Written exercise: Copy every line from the one that holds "From the picture" to the end of the records below, exactly and with nothing else, but without any pictures.

Collection entries:
.....

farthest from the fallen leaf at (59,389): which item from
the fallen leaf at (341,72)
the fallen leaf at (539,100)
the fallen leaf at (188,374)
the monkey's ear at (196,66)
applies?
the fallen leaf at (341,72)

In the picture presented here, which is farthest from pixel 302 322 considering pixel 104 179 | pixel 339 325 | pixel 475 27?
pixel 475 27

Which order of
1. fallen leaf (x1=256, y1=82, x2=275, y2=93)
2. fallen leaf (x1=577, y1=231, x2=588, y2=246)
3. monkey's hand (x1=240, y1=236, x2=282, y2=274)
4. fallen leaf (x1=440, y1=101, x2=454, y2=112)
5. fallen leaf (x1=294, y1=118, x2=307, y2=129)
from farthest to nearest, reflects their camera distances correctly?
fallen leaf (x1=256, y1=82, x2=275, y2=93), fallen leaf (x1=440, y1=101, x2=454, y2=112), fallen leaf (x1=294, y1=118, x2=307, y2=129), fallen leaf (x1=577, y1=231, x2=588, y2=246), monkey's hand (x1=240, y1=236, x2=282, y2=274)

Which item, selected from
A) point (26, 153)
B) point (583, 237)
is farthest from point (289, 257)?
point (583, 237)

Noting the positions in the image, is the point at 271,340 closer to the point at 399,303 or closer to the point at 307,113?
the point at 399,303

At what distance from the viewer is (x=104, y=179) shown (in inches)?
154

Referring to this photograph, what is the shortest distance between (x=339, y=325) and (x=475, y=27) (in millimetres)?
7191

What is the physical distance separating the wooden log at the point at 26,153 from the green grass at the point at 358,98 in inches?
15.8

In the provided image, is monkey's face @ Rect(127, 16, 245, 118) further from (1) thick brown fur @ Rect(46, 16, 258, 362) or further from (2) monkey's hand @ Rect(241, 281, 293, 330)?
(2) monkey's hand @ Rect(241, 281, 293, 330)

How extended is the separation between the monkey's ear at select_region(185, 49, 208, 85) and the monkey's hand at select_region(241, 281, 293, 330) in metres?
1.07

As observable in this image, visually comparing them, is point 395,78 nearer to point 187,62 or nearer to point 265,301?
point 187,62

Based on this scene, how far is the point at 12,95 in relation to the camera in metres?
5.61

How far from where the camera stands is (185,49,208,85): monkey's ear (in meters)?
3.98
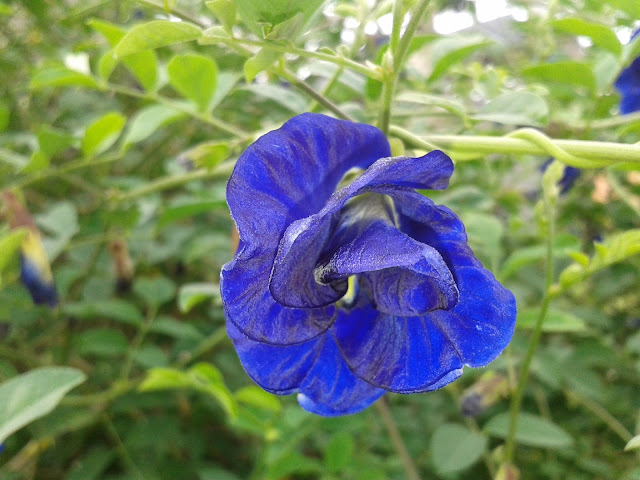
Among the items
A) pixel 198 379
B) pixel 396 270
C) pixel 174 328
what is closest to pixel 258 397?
pixel 198 379

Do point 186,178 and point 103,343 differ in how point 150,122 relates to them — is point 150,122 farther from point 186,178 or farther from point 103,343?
point 103,343

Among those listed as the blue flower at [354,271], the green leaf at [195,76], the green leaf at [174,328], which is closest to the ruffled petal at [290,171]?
the blue flower at [354,271]

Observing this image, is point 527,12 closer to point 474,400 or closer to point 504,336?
point 474,400

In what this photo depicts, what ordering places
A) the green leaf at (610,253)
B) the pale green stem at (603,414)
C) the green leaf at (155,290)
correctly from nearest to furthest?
the green leaf at (610,253)
the pale green stem at (603,414)
the green leaf at (155,290)

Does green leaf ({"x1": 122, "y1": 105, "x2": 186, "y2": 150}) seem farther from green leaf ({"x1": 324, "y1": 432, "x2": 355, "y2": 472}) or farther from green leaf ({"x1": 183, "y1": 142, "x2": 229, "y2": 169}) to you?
green leaf ({"x1": 324, "y1": 432, "x2": 355, "y2": 472})

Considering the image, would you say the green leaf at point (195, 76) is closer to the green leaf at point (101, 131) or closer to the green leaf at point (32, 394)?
the green leaf at point (101, 131)

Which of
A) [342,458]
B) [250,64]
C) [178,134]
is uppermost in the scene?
[250,64]

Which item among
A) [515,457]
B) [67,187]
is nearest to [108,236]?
[67,187]
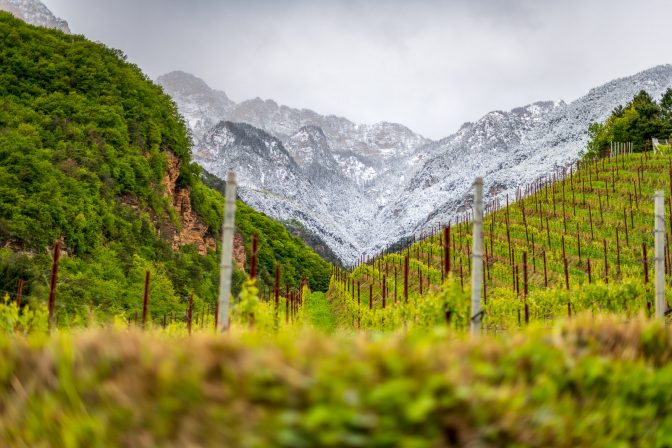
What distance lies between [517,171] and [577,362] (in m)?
203

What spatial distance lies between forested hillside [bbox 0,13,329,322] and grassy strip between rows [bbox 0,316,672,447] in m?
21.0

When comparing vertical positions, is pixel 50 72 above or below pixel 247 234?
above

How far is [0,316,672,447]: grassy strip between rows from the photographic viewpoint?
259 centimetres

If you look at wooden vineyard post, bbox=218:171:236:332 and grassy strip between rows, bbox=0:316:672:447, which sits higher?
wooden vineyard post, bbox=218:171:236:332

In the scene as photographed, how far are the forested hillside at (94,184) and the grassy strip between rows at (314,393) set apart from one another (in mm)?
21030

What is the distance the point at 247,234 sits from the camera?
84250mm

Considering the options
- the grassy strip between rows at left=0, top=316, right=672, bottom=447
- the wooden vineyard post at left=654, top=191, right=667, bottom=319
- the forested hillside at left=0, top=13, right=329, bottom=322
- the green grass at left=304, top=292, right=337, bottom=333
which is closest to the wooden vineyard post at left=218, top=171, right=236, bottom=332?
the grassy strip between rows at left=0, top=316, right=672, bottom=447

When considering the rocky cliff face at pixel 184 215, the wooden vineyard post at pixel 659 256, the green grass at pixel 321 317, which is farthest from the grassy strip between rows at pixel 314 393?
the rocky cliff face at pixel 184 215

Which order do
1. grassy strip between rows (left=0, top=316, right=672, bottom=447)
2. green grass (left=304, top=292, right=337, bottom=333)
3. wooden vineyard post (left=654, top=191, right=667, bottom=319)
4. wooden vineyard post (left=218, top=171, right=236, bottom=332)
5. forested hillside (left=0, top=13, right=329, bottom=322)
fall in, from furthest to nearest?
green grass (left=304, top=292, right=337, bottom=333), forested hillside (left=0, top=13, right=329, bottom=322), wooden vineyard post (left=654, top=191, right=667, bottom=319), wooden vineyard post (left=218, top=171, right=236, bottom=332), grassy strip between rows (left=0, top=316, right=672, bottom=447)

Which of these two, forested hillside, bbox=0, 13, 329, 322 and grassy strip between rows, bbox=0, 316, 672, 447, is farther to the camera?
forested hillside, bbox=0, 13, 329, 322

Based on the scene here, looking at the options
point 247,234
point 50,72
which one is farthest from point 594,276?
point 247,234

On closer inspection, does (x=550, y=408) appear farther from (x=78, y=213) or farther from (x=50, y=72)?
(x=50, y=72)

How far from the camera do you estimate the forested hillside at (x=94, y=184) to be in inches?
1331

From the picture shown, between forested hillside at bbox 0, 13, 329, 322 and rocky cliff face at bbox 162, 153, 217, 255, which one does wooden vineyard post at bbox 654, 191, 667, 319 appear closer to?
forested hillside at bbox 0, 13, 329, 322
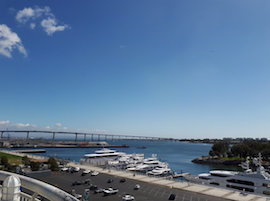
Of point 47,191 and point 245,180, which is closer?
point 47,191

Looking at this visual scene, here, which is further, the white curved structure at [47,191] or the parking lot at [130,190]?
the parking lot at [130,190]

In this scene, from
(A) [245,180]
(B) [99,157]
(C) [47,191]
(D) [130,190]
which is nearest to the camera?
(C) [47,191]

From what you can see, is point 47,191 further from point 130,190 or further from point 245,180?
point 245,180

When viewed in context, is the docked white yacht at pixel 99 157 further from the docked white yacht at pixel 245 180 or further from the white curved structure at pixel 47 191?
the white curved structure at pixel 47 191

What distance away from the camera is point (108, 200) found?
2377cm

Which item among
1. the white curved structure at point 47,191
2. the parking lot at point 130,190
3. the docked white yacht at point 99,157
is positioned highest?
the white curved structure at point 47,191

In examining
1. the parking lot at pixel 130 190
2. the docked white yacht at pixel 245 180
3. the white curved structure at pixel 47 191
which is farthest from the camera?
the docked white yacht at pixel 245 180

.....

Exercise output:
From the picture shown, between forested hillside at bbox 0, 13, 329, 322 and rocky cliff face at bbox 162, 153, 217, 255, which one does wooden vineyard post at bbox 654, 191, 667, 319 appear closer to?
forested hillside at bbox 0, 13, 329, 322
Of point 47,191 and point 245,180, which is closer?
point 47,191

Looking at this visual scene, here, which is further, the white curved structure at [47,191] or the parking lot at [130,190]?
the parking lot at [130,190]

In this scene, from
(A) [245,180]
(B) [99,157]
(C) [47,191]
(D) [130,190]
which is nearest to the camera?
(C) [47,191]

From what you can see, is point 47,191 further from point 130,190 or further from point 245,180?
point 245,180

When viewed in context, is the docked white yacht at pixel 99 157 further from the docked white yacht at pixel 245 180 or further from the white curved structure at pixel 47 191?
the white curved structure at pixel 47 191

What distance away from the camera is point (108, 200) found?
2377cm

Which item among
1. the white curved structure at point 47,191
2. the parking lot at point 130,190
3. the docked white yacht at point 99,157
is positioned highest?
the white curved structure at point 47,191

In examining
1. the parking lot at pixel 130 190
2. the docked white yacht at pixel 245 180
3. the white curved structure at pixel 47 191
which is farthest from the camera?
the docked white yacht at pixel 245 180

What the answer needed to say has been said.